Chapter 56#

Yan Zishu pressed a shirt crisp and straight, polished his shoes to a shine, and prepared everything needed for work, just as he had done on countless days and nights before. There was no longer anything to worry about stepping on underfoot — a small dog’s sudden appearance in his path. As though his world had reverted to its natural state: full of cold, complicated paperwork, emails, and reporting decks, rather than leisurely walks across a lawn or reading children’s books aloud in a shop.

Those suffering from heartbreak had the luxury of grief. Those still in the working world did not have the luxury of being precious about it. In daylight, Yan Zishu put away every vulnerability and wrapped himself again in the armor of suits and leather shoes — the same professional person as before, with the added distinction of needing to crawl back to a former employer with some semblance of dignity.
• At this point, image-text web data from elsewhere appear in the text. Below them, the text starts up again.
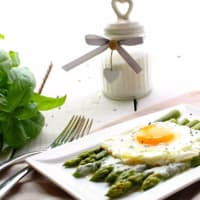 Asparagus Parmesan sauce with fried egg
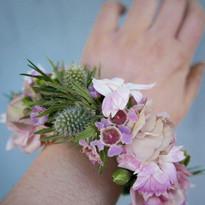 Blomsterarmband1.jpeg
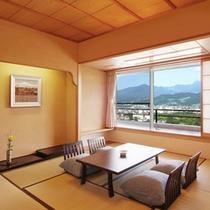 【和室12畳】開放的な眺めを目でも楽しめる当客室。高台にある当館ならではの楽しみ方です。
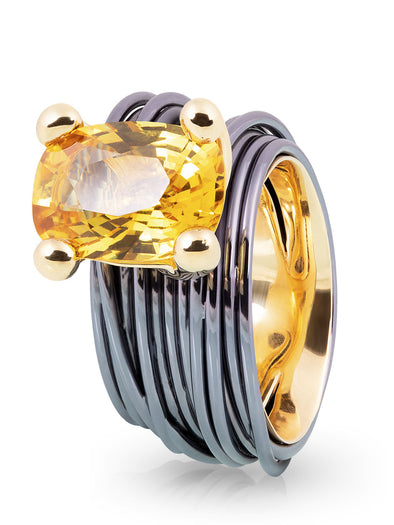 The Wire Ring with Yellow Sapphire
Yes. After a long delay, Yan Zishu had finally accepted the olive branch Third Uncle had extended, and agreed to return to Yinghan.

There were many reasons, but the most significant was this: since his early departure from the story, the plot had been diverging further with every passing day. The advance knowledge he’d carried was losing its value rapidly; he was navigating entirely on instinct. If that was the situation regardless, it was better to be back at the center of the turbulence.

His decision was to meet change by remaining unchanged.

That impulsive desire to abandon everything and run — it had arisen on a winter night, and been destroyed along with the car accident. He had felt it for Fu Jinchi’s sake alone, and Fu Jinchi had apparently found it equally absurd.

So it was clearly not a viable option after all.

As for returning and finding himself on Third Uncle’s side of the board —

He wouldn’t sink that far. Yan Zishu thought.

Third Uncle’s ability to wear his mercenary motives openly while still managing to project an air of magnanimous patronage was, honestly, somewhat funny. On the surface, Yan Zishu was going to have to perform the role of someone suitably grateful for the rescue.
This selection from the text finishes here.